--- PROVIDED PASSAGE ---
▬▬▬
2.20    “Non-Qualified Share Option” means an Option that is not intended to be an Incentive Share Option.

2.21    “Option” means a right granted to a Participant pursuant to Article 5 of the Plan to purchase a specified number of Shares at a specified price during specified time periods. An Option may be either an Incentive Share Option or a Non-Qualified Share Option.

2.22    “Participant” means a person who, as a Director, Consultant or Employee, has been granted an Award pursuant to the Plan.

2.23    “Parent” means a parent corporation under Section 424(e) of the Code.

2.24    “Plan” means this Post-IPO Share Incentive Plan of iClick Interactive Asia Group Limited, as amended and/or restated from time to time.

2.25    “Related Entity” means any business, corporation, partnership, limited liability company or other entity in which the Company, a Parent or Subsidiary of the Company holds a substantial ownership interest, directly or indirectly, or controls through contractual arrangements and consolidates the financial results according to applicable accounting standards, but which is not a Subsidiary and which the Board designates as a Related Entity for purposes of the Plan.

2.26    “Restricted Share” means a Share awarded to a Participant pursuant to Article 6 that is subject to certain restrictions and may be subject to risk of forfeiture.

2.27    “Restricted Share Unit” means an Award granted pursuant to Article 7.
▬▬▬
--- WRITTEN INSTRUCTION A ---
Count the lines in the entries that contain the string "Answer", treating uppercase and lowercase as different, and give only the number.
The entries below are unrelated to the share incentive plan definitions.

--- DATA ROWS ---
▬▬▬
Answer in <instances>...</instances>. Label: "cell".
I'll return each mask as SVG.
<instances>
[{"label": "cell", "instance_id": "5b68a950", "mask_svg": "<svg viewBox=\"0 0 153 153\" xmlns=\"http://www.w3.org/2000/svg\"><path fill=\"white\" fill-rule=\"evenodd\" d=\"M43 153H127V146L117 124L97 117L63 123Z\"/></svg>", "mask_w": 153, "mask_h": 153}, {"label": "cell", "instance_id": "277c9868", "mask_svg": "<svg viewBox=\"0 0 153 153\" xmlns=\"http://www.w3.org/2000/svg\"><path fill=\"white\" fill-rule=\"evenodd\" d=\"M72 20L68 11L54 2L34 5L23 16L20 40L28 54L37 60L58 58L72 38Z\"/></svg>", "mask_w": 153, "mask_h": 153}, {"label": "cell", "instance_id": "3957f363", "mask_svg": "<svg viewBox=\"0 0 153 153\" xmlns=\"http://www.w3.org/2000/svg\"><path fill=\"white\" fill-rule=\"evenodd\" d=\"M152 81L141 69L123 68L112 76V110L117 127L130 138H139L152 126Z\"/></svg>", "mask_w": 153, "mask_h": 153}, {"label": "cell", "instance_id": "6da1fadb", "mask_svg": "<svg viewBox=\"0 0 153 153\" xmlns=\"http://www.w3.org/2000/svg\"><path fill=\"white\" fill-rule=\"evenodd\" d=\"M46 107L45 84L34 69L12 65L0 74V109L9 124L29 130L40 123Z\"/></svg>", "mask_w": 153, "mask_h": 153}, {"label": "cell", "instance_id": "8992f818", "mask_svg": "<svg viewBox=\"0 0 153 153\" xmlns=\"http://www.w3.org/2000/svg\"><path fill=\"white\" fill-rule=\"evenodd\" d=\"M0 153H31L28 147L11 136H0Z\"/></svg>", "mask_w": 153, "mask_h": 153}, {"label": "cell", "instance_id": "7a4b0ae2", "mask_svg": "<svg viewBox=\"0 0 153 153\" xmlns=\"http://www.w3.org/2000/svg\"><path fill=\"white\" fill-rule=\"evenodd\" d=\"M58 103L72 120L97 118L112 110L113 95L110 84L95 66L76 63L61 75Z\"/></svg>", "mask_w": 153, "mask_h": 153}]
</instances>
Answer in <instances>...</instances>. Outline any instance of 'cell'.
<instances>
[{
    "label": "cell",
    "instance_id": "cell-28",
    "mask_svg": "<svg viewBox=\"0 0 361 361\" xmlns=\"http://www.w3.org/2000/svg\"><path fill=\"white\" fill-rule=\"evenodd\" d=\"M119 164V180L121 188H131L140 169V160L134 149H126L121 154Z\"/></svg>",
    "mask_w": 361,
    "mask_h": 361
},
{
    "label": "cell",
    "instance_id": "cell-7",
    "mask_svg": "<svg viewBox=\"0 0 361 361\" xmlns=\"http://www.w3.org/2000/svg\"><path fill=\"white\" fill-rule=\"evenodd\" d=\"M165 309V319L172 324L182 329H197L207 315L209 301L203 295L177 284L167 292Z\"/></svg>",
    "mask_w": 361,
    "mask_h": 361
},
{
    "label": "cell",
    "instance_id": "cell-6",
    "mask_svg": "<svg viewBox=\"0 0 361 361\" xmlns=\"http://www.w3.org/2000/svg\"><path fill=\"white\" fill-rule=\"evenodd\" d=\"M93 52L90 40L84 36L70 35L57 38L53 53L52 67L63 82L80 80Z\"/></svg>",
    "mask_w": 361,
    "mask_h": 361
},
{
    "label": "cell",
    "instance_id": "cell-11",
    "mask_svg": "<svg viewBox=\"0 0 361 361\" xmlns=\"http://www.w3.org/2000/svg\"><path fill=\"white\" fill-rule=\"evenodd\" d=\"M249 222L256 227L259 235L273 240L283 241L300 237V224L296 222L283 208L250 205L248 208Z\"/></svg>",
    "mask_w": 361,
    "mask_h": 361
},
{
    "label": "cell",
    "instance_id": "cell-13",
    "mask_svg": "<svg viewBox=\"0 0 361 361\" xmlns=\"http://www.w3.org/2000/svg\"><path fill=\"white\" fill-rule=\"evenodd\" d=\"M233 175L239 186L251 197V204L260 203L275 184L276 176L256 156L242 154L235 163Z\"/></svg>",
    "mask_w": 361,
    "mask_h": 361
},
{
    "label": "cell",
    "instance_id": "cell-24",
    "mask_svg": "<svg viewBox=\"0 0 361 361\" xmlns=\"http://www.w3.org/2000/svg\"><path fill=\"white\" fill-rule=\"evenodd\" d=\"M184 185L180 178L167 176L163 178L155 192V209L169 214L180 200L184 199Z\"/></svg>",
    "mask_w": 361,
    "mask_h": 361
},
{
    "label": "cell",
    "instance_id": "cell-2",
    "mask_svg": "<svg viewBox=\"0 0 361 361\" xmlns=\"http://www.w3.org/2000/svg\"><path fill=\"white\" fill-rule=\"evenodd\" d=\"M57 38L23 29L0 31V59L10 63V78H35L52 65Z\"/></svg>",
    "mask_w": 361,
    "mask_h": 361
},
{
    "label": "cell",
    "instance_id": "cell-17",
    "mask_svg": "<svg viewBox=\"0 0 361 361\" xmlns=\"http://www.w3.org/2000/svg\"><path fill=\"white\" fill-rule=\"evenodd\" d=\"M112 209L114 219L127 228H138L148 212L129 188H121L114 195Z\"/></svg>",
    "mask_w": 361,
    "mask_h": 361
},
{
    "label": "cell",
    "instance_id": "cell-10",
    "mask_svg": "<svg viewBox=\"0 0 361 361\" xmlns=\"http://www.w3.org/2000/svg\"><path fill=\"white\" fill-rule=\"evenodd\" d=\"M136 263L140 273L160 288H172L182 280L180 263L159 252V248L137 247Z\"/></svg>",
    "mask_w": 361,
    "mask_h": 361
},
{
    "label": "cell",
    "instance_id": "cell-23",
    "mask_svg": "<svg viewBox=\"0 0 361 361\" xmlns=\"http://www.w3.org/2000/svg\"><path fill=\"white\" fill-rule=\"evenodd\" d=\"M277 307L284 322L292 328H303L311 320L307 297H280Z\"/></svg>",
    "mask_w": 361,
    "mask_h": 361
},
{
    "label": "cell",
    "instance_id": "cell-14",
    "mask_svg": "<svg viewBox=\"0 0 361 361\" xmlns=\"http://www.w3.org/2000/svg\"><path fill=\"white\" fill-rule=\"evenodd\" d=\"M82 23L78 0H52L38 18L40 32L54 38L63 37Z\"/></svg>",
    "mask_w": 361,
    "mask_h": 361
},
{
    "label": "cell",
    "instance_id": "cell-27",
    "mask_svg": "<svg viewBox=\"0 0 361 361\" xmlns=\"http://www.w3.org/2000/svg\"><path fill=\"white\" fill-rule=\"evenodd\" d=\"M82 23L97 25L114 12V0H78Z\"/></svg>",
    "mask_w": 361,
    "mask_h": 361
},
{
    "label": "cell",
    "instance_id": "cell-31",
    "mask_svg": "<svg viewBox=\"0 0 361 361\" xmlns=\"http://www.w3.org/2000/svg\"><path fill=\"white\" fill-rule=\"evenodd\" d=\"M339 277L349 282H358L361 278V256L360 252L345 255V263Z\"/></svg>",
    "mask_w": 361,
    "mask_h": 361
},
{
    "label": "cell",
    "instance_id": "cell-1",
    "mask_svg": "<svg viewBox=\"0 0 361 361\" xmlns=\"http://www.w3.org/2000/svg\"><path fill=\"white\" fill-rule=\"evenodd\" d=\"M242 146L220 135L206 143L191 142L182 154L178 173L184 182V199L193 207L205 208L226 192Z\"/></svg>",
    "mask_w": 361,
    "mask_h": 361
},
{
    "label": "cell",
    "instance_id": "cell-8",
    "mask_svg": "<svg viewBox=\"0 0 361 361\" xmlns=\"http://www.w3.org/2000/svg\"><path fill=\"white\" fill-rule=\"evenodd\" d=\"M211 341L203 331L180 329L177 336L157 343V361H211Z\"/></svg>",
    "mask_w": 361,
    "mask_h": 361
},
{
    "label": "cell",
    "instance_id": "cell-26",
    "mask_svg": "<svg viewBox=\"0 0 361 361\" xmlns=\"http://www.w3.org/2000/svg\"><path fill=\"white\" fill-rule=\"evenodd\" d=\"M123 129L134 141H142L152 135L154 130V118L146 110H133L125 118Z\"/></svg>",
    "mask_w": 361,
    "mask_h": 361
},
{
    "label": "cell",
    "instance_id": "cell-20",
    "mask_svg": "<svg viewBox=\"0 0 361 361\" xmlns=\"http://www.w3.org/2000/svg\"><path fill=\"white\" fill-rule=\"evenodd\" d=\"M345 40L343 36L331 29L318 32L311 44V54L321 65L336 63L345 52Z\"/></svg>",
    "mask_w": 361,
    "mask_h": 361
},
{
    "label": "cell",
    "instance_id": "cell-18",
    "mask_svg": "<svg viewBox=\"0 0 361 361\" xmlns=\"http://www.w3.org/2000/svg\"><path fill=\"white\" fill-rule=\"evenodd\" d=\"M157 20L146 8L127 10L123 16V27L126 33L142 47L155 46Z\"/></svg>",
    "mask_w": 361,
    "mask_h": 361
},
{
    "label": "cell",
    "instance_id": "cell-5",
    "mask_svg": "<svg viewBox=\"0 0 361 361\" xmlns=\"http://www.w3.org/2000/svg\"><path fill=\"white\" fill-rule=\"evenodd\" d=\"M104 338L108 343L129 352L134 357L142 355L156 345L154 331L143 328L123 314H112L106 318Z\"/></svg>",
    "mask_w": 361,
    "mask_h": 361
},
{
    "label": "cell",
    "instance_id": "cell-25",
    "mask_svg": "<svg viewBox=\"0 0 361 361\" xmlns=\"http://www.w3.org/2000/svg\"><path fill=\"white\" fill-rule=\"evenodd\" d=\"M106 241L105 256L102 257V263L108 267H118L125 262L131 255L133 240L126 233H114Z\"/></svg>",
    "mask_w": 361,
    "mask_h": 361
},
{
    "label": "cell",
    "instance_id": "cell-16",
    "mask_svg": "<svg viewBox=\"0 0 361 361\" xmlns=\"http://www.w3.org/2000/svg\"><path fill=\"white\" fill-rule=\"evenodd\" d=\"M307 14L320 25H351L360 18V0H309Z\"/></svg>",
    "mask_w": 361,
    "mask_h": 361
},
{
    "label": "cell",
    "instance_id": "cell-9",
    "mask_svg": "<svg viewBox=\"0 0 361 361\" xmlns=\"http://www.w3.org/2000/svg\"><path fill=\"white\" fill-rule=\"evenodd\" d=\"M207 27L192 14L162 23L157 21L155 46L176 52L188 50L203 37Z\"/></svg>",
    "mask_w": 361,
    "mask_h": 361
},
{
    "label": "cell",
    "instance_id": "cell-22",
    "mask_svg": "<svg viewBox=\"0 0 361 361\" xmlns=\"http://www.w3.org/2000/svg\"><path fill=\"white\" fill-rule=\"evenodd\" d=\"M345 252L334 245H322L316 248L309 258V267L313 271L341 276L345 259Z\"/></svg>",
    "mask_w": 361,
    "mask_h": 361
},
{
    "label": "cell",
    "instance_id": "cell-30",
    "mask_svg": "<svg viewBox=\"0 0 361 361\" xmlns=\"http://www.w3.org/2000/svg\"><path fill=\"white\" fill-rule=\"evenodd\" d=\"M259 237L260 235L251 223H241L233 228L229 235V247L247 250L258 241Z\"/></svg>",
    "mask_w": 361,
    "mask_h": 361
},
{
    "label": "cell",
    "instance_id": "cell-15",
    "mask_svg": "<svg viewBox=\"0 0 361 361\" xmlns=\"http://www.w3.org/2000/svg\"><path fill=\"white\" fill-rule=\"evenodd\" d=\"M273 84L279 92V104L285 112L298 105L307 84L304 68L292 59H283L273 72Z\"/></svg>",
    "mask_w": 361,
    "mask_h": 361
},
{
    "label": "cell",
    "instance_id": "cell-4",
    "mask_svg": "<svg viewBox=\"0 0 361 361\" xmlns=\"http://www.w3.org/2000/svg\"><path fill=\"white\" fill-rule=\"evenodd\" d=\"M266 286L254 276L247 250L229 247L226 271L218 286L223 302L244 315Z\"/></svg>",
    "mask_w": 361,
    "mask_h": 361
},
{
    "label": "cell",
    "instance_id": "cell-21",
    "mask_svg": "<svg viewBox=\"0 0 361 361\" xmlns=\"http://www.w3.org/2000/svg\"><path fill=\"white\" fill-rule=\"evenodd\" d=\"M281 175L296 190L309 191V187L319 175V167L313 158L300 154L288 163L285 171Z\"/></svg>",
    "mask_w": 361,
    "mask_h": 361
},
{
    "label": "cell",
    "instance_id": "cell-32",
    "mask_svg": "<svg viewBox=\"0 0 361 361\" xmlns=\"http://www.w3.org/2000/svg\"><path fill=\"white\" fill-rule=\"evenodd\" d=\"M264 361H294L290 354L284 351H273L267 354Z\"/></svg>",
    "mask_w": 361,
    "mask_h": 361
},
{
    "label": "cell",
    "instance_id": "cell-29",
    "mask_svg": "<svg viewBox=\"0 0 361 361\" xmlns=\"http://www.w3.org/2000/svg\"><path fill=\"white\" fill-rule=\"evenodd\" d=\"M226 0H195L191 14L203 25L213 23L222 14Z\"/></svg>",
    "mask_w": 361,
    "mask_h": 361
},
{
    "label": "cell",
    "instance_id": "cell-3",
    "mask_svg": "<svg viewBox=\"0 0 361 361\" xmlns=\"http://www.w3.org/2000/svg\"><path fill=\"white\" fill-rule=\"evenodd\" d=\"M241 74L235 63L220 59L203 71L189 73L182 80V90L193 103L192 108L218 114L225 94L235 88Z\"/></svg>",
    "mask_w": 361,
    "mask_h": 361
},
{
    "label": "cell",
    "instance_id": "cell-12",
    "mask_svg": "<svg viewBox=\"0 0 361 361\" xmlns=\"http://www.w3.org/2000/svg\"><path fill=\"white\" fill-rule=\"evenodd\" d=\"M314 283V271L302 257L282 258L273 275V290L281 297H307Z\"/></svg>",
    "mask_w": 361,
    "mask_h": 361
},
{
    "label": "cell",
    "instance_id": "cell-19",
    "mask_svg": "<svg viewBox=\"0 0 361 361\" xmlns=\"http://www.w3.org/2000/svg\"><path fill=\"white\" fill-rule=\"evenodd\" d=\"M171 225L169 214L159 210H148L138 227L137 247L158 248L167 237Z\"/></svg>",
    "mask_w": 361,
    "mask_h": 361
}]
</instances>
▬▬▬
--- WRITTEN INSTRUCTION B ---
List every term that the share incentive plan definitions define.

--- FULL OUTPUT A ---
2

--- FULL OUTPUT B ---
Non-Qualified Share Option
Option
Participant
Parent
Plan
Related Entity
Restricted Share
Restricted Share Unit